----- Data segment -----

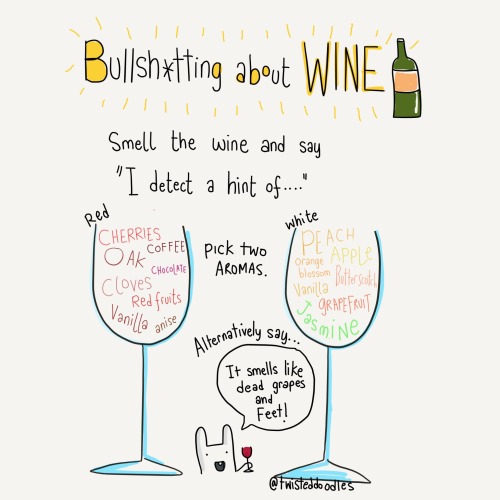 twisteddoodles:  How to bullsh*t about wine. #NationalDrinkWineDay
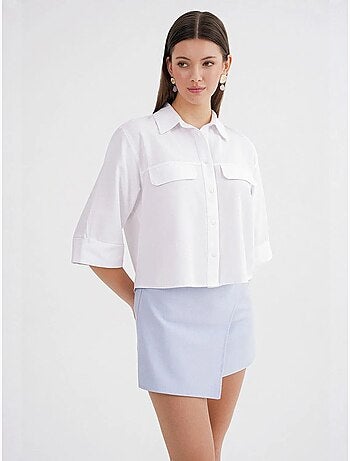 Chemise courte ample avec fermeture à boutons et poche mixray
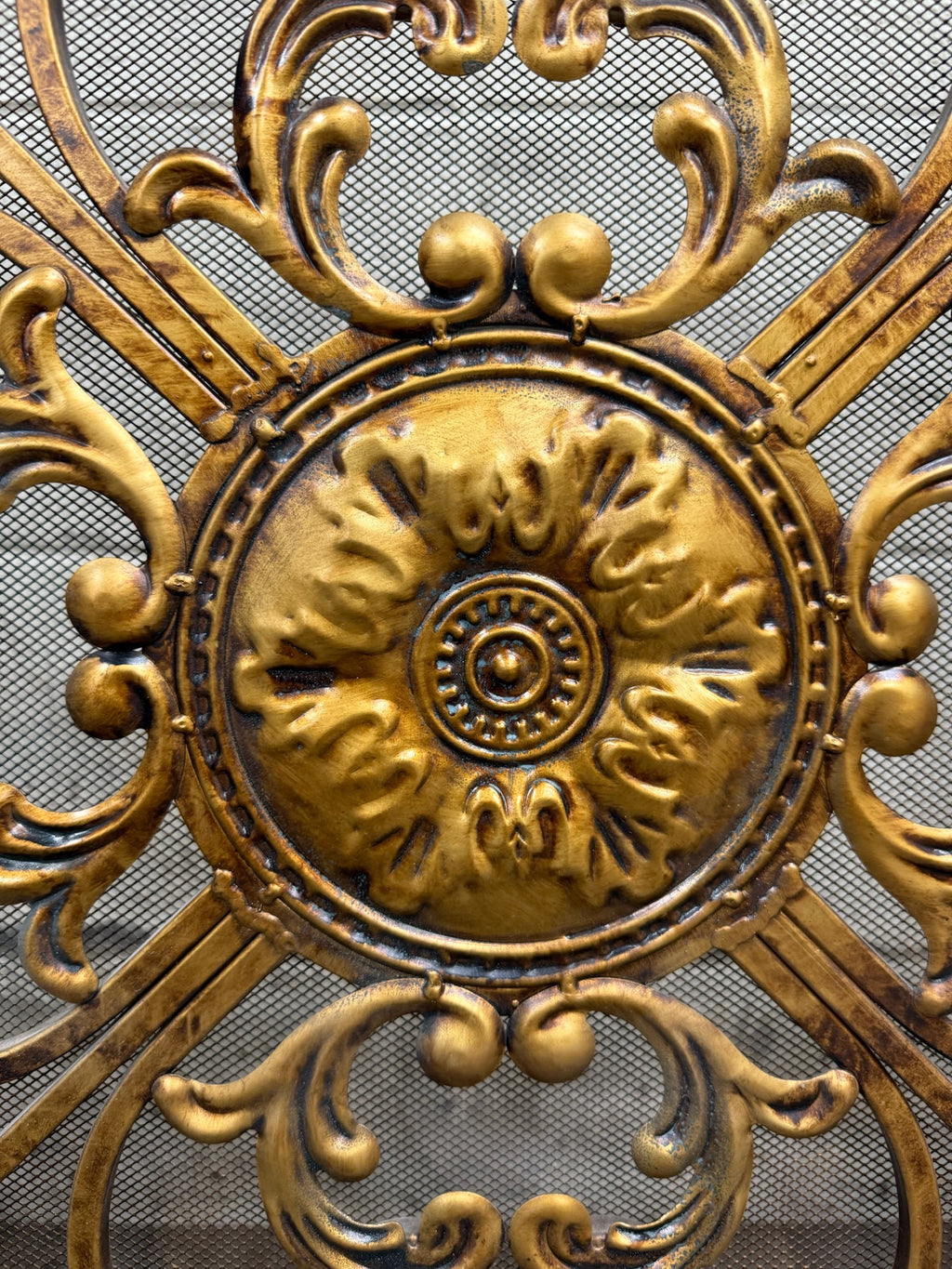 Vintage Hollywood Regency / Rococo Revival Folding Fireplace Screen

-----

▶ [Work item] All lines from the one containing "Chemise courte ample" through the end of the data are to be written out exactly, with nothing added; skip the pictures.

▶ [Solution to this exercise]
 Chemise courte ample avec fermeture à boutons et poche mixray
 Vintage Hollywood Regency / Rococo Revival Folding Fireplace Screen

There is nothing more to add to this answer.